_What is being asked_
The records that follow are to be repeated exactly, with the pictures removed.

Questions about pictured scenes
* * * *

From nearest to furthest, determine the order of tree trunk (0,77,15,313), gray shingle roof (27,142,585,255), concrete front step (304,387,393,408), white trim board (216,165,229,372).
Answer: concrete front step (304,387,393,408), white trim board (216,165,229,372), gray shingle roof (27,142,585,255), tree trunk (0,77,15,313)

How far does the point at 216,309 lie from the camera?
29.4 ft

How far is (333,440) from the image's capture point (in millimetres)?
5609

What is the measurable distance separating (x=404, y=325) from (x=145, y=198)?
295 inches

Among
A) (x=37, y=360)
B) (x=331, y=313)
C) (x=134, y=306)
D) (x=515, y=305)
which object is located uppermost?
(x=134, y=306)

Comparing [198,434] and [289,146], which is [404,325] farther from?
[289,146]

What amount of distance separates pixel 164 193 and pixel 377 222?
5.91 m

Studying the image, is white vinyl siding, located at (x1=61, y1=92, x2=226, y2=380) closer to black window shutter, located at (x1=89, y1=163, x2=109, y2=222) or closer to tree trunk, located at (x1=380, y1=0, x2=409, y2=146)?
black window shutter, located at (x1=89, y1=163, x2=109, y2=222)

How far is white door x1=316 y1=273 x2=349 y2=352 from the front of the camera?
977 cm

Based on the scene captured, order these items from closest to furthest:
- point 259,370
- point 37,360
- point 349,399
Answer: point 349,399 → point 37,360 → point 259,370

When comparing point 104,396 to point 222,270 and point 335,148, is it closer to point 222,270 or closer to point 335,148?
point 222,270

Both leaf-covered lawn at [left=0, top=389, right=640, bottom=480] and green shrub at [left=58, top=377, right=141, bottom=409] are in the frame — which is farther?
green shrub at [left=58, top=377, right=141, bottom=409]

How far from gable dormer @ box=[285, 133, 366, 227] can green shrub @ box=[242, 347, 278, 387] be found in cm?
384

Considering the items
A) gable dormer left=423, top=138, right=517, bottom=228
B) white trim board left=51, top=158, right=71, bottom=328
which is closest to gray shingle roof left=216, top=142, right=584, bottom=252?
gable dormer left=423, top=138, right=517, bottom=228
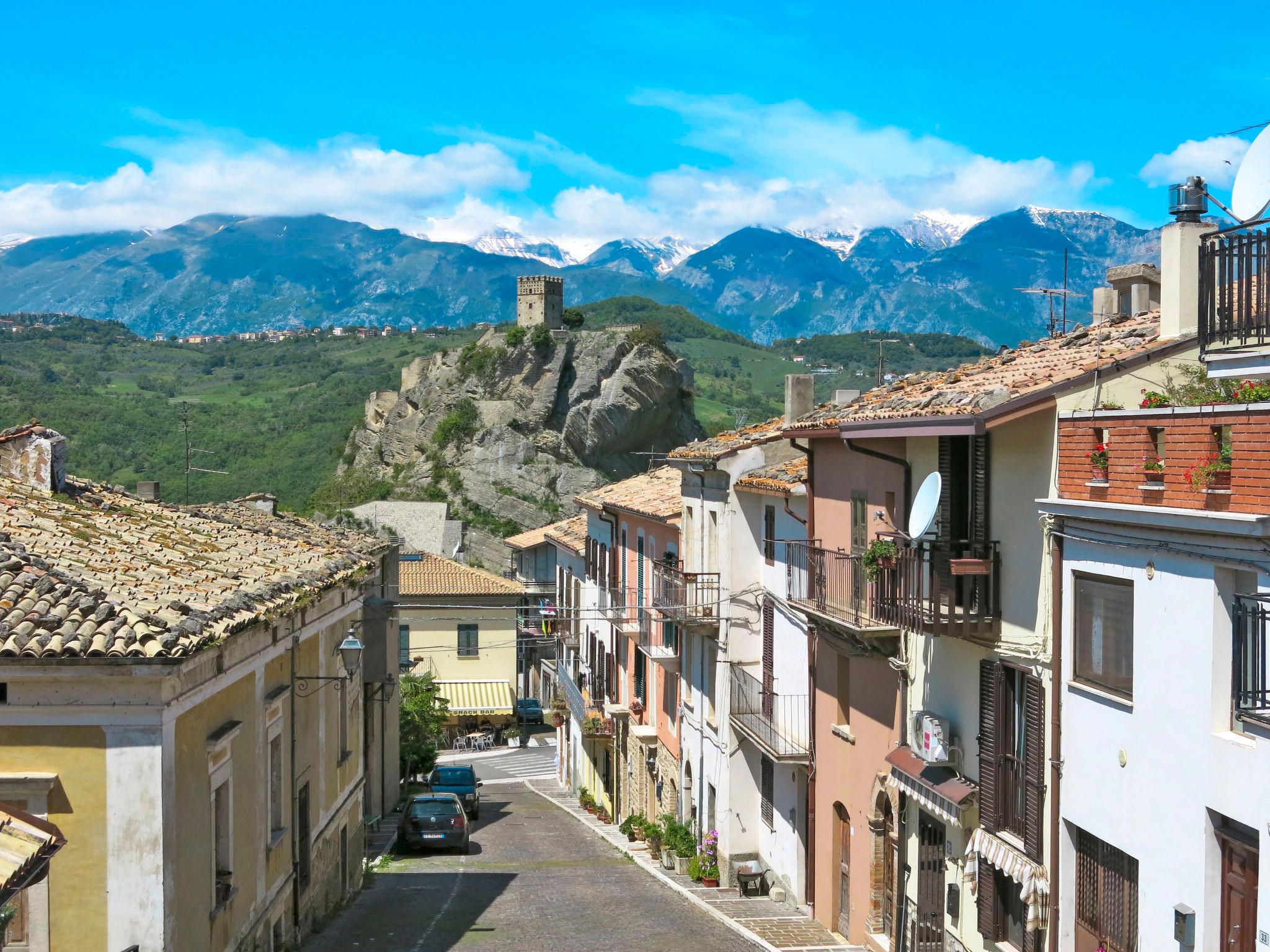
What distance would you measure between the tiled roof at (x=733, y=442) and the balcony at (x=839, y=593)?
152 inches

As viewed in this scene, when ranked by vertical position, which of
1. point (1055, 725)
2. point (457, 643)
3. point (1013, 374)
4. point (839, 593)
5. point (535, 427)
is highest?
point (535, 427)

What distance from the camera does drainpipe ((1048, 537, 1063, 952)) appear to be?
12188mm

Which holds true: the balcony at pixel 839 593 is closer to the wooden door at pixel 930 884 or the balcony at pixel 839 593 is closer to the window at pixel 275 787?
the wooden door at pixel 930 884

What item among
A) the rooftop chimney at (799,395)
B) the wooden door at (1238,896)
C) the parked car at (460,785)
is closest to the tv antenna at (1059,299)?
the rooftop chimney at (799,395)

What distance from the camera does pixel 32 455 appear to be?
687 inches

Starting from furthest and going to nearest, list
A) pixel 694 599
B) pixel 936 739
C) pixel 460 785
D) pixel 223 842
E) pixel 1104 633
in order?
pixel 460 785 < pixel 694 599 < pixel 936 739 < pixel 223 842 < pixel 1104 633

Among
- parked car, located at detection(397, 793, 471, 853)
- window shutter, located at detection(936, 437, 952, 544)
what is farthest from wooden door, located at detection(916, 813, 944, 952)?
parked car, located at detection(397, 793, 471, 853)

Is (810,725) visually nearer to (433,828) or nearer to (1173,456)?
(433,828)

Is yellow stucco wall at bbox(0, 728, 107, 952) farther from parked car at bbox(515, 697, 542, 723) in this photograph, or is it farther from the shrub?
the shrub

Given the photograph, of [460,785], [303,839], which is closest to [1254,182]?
[303,839]

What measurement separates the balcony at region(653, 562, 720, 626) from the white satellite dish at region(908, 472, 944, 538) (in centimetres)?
1102

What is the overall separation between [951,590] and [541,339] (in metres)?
101

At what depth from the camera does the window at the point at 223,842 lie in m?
13.1

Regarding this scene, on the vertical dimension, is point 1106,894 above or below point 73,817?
below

* * * *

_Solved problem_
From nearest to furthest, determine the order of tree trunk (0,77,15,313), gray shingle roof (27,142,585,255), concrete front step (304,387,393,408), white trim board (216,165,229,372).
Answer: concrete front step (304,387,393,408), white trim board (216,165,229,372), gray shingle roof (27,142,585,255), tree trunk (0,77,15,313)

How far does the point at 216,309 lie from the camera?
29.4 ft

How far is (333,440) from the image's capture point (in millimetres)?
5609

What is the measurable distance separating (x=404, y=325) from (x=145, y=198)?
295 inches

Among
A) (x=37, y=360)
B) (x=331, y=313)
C) (x=134, y=306)
D) (x=515, y=305)
which object is located uppermost?
(x=134, y=306)

Comparing [198,434] and [289,146], which is [404,325] farther from?
[289,146]

What amount of distance separates pixel 164 193 and pixel 377 222?
5.91 m

Studying the image, is white vinyl siding, located at (x1=61, y1=92, x2=226, y2=380) closer to black window shutter, located at (x1=89, y1=163, x2=109, y2=222) or closer to tree trunk, located at (x1=380, y1=0, x2=409, y2=146)?
black window shutter, located at (x1=89, y1=163, x2=109, y2=222)

How far is white door x1=316 y1=273 x2=349 y2=352 from the front of the camera?
977 cm

Based on the scene captured, order these items from closest to furthest:
- point 259,370
- point 37,360
- point 349,399
Answer: point 349,399 → point 37,360 → point 259,370

When comparing point 104,396 to point 222,270 and point 335,148, is it closer to point 222,270 or closer to point 335,148?
point 222,270

Both leaf-covered lawn at [left=0, top=389, right=640, bottom=480] and green shrub at [left=58, top=377, right=141, bottom=409] are in the frame — which is farther?
green shrub at [left=58, top=377, right=141, bottom=409]

How far from gable dormer @ box=[285, 133, 366, 227] can green shrub @ box=[242, 347, 278, 387] be found in cm?
384

Considering the items
A) gable dormer left=423, top=138, right=517, bottom=228
B) white trim board left=51, top=158, right=71, bottom=328
which is closest to gray shingle roof left=216, top=142, right=584, bottom=252?
gable dormer left=423, top=138, right=517, bottom=228
What distance would you measure between the tiled roof at (x=733, y=442) and the balcony at (x=839, y=593)?
152 inches

As viewed in this scene, when ranked by vertical position, which of
1. point (1055, 725)
2. point (457, 643)
3. point (1013, 374)
4. point (839, 593)
5. point (535, 427)
is highest?
point (535, 427)

What distance from the camera does drainpipe ((1048, 537, 1063, 952)) appear to be?
12188mm

Which holds true: the balcony at pixel 839 593 is closer to the wooden door at pixel 930 884 or the balcony at pixel 839 593 is closer to the window at pixel 275 787?
the wooden door at pixel 930 884

What item among
A) the rooftop chimney at (799,395)
B) the wooden door at (1238,896)
C) the parked car at (460,785)
is closest to the tv antenna at (1059,299)?
the rooftop chimney at (799,395)

What distance from the camera does pixel 32 455 appear to be?
687 inches

Starting from furthest and going to nearest, list
A) pixel 694 599
B) pixel 936 739
C) pixel 460 785
D) pixel 223 842
E) pixel 1104 633
in order?
pixel 460 785 < pixel 694 599 < pixel 936 739 < pixel 223 842 < pixel 1104 633

Among
- parked car, located at detection(397, 793, 471, 853)
- window shutter, located at detection(936, 437, 952, 544)
what is farthest from wooden door, located at detection(916, 813, 944, 952)?
parked car, located at detection(397, 793, 471, 853)

Is (810,725) visually nearer to (433,828) or nearer to (1173,456)?
(433,828)

Is yellow stucco wall at bbox(0, 728, 107, 952) farther from parked car at bbox(515, 697, 542, 723) in this photograph, or is it farther from the shrub?
the shrub

Given the photograph, of [460,785], [303,839], which is closest to [1254,182]?
[303,839]

What measurement separates the balcony at region(653, 562, 720, 626) from the white satellite dish at region(908, 472, 944, 538) (in centimetres)?
1102

What is the overall separation between [951,590] and [541,339] (in metres)?
101

At what depth from the camera does the window at the point at 223,842 lie in m?
13.1

Regarding this scene, on the vertical dimension, is point 1106,894 above or below point 73,817?
below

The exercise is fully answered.